I didn’t dive deep into Ventura in the report because, after three years, hard details are still thin. Rumors of a Sonos tie-up fizzled, and without a clear launch roadmap or revenue projections, it’s more speculative than the proven moat I focused on. Think DSP dominance and 25%+ revenue CAGR. That said, the Ventura hype isn’t misplaced. If it delivers, it could widen TTD’s lead in CTV, where ad spend’s already surpassing $30 billion yearly. Management’s 2027 revenue forecast might even bake in some Ventura upside, that's why I kept my model equal to their 2027 projections.
TTD doesn’t publicize exact metrics, but they’re likely tied to revenue, CTV growth, and margins, per earnings focus. They mention that their KPI's are long-term (10 years). On Jeff Green’s 8.5%, most is probably founder stock and vested grants (little to no cost), not market buys.
Hope this helps!
Thank you. I read/heard a rumour (merging with or buying Roku). Ventura means it was just rumour. I don't know if you did.
This means they will go head to head with Roku and Android and other TV OS's :)

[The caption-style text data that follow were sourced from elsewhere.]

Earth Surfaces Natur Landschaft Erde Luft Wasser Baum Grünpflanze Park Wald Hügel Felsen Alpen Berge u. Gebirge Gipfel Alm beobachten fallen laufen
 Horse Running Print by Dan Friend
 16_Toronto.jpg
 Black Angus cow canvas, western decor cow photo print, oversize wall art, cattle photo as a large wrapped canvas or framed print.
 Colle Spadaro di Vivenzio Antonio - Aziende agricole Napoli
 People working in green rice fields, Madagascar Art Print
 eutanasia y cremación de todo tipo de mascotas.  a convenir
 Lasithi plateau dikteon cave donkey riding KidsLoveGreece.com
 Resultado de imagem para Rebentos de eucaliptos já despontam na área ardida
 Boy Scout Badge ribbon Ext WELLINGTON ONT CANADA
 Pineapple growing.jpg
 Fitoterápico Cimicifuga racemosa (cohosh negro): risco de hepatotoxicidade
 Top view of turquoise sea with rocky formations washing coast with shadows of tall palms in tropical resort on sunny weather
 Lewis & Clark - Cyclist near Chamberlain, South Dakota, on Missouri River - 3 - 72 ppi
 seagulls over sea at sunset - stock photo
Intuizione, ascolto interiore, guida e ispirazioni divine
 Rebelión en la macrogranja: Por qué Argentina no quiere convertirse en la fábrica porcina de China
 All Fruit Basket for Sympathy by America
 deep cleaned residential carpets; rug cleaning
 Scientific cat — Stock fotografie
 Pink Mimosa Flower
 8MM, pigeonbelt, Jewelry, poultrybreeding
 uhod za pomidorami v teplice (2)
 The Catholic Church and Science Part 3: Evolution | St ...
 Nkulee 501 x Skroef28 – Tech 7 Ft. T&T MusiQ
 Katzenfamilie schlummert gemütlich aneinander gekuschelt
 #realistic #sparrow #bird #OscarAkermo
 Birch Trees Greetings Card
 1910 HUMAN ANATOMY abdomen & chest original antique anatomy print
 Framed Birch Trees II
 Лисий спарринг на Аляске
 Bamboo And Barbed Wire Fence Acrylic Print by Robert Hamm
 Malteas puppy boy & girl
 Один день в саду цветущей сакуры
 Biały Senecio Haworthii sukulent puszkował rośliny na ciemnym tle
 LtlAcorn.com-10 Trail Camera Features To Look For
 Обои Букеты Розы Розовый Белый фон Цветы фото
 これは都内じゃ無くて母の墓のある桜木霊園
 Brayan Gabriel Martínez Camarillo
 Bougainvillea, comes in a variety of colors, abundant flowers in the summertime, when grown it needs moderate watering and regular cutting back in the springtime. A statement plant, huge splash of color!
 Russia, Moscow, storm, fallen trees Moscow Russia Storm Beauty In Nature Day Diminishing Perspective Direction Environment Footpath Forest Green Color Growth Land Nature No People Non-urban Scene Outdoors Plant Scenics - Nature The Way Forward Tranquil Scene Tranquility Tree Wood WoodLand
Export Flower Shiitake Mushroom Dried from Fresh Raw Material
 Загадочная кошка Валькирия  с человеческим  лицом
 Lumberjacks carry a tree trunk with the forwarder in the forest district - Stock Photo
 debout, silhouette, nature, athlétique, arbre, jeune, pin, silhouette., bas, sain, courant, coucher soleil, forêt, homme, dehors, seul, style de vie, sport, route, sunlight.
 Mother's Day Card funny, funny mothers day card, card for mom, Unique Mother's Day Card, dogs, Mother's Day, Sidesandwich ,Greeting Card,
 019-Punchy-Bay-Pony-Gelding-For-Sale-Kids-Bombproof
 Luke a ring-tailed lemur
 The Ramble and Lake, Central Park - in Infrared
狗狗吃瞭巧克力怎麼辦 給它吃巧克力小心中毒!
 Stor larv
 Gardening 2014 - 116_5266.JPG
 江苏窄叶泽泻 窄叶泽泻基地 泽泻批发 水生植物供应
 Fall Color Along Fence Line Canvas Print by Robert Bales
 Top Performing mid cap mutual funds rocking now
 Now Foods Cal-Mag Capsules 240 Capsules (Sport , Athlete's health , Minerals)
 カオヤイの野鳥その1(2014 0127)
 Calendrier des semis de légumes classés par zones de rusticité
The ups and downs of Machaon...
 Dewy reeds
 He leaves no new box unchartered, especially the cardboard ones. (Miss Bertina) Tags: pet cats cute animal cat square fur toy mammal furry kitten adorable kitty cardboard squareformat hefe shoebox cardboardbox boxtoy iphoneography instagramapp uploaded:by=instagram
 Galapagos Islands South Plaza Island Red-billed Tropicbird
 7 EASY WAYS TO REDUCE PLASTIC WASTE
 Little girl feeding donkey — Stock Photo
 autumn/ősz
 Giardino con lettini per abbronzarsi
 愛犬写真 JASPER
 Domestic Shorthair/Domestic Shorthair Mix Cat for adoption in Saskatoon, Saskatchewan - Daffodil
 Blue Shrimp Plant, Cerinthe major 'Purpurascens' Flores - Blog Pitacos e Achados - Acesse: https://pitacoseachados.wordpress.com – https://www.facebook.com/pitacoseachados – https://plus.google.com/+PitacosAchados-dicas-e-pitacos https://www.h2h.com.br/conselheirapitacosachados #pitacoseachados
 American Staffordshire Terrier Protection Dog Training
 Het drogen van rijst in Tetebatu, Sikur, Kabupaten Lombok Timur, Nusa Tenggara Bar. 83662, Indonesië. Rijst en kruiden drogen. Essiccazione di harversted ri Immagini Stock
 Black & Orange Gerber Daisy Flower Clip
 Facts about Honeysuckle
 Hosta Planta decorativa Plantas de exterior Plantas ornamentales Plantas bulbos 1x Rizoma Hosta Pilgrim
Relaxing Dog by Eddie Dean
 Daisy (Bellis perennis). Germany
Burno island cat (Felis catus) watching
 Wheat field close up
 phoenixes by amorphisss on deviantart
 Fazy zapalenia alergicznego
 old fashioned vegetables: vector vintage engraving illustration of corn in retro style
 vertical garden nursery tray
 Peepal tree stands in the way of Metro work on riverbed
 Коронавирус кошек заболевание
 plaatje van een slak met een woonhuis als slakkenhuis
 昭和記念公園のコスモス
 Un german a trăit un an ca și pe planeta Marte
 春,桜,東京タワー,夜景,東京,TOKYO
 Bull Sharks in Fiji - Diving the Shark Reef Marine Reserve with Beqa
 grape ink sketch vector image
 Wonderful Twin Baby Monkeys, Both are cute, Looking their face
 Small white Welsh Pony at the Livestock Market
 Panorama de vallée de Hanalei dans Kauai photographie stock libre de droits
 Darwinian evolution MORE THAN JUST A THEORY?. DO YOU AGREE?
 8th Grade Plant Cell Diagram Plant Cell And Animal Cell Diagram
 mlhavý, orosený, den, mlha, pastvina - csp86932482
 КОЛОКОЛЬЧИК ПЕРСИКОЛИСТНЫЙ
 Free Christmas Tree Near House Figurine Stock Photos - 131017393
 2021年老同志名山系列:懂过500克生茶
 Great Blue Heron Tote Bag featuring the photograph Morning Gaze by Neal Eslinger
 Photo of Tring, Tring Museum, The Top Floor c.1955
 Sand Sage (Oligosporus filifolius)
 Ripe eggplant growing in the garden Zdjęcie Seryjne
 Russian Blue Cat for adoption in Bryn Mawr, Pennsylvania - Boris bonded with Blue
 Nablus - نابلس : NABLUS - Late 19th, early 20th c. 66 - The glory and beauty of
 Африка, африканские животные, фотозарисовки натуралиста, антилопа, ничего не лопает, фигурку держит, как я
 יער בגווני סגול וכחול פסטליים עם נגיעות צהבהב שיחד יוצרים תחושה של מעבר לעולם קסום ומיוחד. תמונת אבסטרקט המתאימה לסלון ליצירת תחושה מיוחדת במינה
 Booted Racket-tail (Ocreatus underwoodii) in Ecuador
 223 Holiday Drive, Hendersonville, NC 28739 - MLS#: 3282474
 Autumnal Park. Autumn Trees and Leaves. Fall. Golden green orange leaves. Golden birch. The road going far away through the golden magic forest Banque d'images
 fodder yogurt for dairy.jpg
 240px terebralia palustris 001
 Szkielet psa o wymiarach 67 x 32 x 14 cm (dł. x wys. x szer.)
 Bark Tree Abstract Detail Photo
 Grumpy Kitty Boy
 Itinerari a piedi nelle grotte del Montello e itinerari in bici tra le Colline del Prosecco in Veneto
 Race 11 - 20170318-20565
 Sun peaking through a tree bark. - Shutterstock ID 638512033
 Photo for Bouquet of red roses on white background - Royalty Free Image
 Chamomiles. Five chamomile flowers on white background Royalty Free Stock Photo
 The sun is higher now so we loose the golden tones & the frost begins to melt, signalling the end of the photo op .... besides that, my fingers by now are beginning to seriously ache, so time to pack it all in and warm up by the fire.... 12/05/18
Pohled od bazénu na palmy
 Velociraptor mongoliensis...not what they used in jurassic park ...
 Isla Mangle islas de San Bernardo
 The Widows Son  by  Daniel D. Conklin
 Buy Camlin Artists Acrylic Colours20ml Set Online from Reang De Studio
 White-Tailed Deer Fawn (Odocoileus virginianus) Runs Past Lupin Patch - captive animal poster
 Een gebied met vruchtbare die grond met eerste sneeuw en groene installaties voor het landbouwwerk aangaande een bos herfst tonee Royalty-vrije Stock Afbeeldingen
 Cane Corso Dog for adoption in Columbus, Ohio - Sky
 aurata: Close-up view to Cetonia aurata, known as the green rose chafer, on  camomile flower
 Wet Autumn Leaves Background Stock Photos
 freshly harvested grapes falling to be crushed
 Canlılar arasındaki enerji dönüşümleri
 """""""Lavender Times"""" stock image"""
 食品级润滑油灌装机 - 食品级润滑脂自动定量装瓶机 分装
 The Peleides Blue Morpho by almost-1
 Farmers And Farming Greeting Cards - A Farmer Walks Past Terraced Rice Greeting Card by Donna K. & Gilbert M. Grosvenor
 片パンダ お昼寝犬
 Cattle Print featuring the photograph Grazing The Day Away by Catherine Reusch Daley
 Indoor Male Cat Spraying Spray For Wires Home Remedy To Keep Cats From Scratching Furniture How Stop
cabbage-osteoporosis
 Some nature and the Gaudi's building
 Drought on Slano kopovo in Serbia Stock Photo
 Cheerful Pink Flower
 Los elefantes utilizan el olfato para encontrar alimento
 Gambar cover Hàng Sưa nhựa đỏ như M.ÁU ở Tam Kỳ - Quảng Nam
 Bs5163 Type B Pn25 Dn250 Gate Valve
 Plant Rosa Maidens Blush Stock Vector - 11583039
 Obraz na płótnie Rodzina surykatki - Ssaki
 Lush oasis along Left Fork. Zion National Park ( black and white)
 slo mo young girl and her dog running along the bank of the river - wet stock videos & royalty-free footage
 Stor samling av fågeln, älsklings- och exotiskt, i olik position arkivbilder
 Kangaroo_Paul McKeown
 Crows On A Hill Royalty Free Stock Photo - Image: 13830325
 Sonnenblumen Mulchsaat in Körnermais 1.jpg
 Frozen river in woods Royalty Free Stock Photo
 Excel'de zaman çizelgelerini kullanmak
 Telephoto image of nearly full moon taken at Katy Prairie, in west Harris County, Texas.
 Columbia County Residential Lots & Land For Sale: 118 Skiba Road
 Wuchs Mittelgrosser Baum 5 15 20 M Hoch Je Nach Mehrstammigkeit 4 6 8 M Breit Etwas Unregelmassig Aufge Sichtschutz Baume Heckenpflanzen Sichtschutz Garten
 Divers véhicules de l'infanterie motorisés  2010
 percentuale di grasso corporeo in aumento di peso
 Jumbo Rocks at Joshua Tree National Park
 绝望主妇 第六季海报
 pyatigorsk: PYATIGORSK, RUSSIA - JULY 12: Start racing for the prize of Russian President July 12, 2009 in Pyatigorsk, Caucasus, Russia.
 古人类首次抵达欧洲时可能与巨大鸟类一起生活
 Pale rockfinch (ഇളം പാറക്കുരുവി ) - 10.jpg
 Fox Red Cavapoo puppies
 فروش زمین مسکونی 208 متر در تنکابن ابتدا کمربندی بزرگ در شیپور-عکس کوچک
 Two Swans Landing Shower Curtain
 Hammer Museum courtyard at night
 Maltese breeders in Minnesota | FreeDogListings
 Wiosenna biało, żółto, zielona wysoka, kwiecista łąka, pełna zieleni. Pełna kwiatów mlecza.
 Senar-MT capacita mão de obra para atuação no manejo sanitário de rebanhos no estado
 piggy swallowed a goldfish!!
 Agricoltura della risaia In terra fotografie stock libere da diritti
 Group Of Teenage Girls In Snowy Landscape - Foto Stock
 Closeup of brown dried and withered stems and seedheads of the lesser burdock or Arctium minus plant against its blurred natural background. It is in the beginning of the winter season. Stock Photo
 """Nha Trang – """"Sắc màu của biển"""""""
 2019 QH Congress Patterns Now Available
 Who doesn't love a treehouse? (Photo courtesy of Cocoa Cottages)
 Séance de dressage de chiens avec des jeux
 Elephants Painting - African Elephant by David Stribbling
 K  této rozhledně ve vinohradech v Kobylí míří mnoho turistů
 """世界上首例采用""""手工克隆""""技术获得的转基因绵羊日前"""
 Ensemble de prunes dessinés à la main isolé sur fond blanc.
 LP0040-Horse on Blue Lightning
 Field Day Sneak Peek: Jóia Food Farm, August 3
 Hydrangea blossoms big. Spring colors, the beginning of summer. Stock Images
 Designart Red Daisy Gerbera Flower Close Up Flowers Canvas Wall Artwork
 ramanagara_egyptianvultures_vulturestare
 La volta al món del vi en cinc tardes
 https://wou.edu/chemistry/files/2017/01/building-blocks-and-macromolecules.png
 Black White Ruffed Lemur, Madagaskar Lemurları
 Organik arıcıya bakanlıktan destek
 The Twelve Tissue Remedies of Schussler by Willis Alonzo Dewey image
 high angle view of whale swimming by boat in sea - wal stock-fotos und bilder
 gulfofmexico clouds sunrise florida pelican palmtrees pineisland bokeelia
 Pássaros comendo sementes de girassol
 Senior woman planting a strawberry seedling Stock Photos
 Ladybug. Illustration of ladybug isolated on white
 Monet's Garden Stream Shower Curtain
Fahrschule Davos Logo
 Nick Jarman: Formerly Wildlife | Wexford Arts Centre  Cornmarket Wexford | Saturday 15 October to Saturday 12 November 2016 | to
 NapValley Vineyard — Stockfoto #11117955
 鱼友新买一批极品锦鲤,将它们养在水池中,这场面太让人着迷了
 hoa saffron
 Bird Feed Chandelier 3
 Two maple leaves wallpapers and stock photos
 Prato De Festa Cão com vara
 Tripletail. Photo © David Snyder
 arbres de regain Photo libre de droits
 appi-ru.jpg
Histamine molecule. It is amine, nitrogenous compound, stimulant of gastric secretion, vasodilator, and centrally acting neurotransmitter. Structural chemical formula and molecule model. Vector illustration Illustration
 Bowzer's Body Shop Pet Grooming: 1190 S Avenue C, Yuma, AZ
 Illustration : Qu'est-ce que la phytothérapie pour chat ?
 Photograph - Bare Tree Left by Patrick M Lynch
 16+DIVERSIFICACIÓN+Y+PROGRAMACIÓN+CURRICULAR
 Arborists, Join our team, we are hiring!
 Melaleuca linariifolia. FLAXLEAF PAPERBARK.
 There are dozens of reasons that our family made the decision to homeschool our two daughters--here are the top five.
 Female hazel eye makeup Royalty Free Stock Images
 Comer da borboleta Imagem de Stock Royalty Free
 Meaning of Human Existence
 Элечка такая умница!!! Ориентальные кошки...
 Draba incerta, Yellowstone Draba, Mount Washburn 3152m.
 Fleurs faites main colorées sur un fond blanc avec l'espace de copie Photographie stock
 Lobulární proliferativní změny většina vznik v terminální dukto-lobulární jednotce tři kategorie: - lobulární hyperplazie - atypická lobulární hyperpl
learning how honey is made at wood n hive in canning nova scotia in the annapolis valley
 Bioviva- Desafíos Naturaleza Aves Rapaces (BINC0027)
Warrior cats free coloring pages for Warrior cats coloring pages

Thx for comment. In case you want response outside the author I offer my quick reply. $TTD moat vs. walled garden behemoths and "reason for being" is "independent". Once they owned content that wld be gone. CEO has promised they would never own content. The TV OS is content-neutral. So any merger/acquisition of ROKU or anyone "with content" would only occur if they spun off the content(Roku channel itself would need to be gone).